50 Years of Tears: Marianne Faithfull’s Amazing Second Act

Marianne Faithfull is at home in Paris, enjoying a final day of rest before she returns to her European tour and goes “back down the coal mine,” as she puts it in her fabulously thick London accent. In June, the singer broke her hip while vacationing in Greece, but the condition has worsened. A recent X-ray revealed that she had not only fractured her hip but smashed her thigh bone: “Smashed, smashed, smashed!” she repeats, noting a scar between knee and hip but refusing to use painkillers. “I’m doing my best,” she says, “and my best is good. It means that sometimes I do have to sit down [at concerts]. It will get better, but it’s going to be another four months at least.”
It seems nothing can stop the singer, now age 67. Five decades have passed since Faithfull first appeared on the pop charts, wrapping a lilting soprano around acoustic guitars and a honking cor anglais on “As Tears Go By,” the first original composition written by Mick Jagger and Keith Richards. In the following years, the singer overcame homelessness and a crippling heroin addiction, reemerging with a brittle, world-weary voice on 1979 New Wave LP Broken English and growing into a career far removed from her once highly publicized relationship with Jagger. There have been ups and downs since this comeback, a record she jokingly refers to as “Broken Biscuits,” but overall, Faithfull has enjoyed one of the best second acts in rock.
Perhaps fittingly, Faithfull began serious work on her new record, Give My Love to London, while recovering from another injury, a fractured sacrum – the bone at the base of the spine. “I did have to take drugs, but you can’t actually write on drugs. I can’t anyway, so I didn’t,” she says. “I think I tried one, but it was rubbish, so I didn’t use it.” Faithfull estimates she was flat on her back for six months, but once she was able to sit at a table, the recovery process helped her focus.

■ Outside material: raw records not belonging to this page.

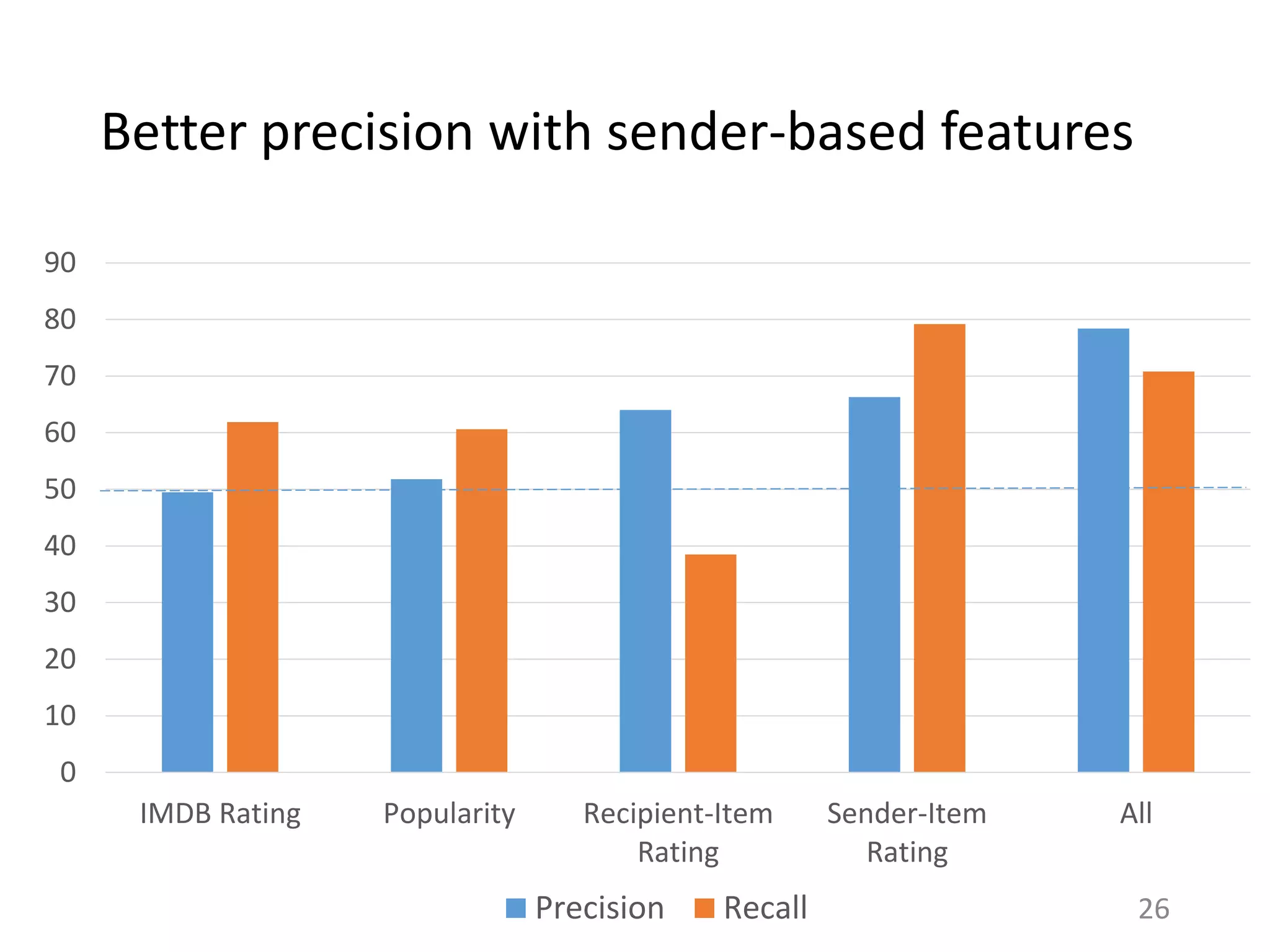 Better precision with sender-based features

90
80
70
60
50
40
30
20
10
0

IMDB Rating
Popularity
Recipient-Item Rating
Sender-Item Rating
All

Precision
Recall

26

“I did something that I probably should have done in my 20s,” she says. “I thought very carefully about who I love, who I don’t love, what I care about, what I don’t care about, what’s important to me, what’s not important to me. All the big sorts of things that I had to work out but had never done because I was either parading around in swinging London or I was on drugs – or I was not on drugs but working. I’d never had that sort of absolute peace where I could just ponder on the things that really are important to me and the things that I really don’t care about.”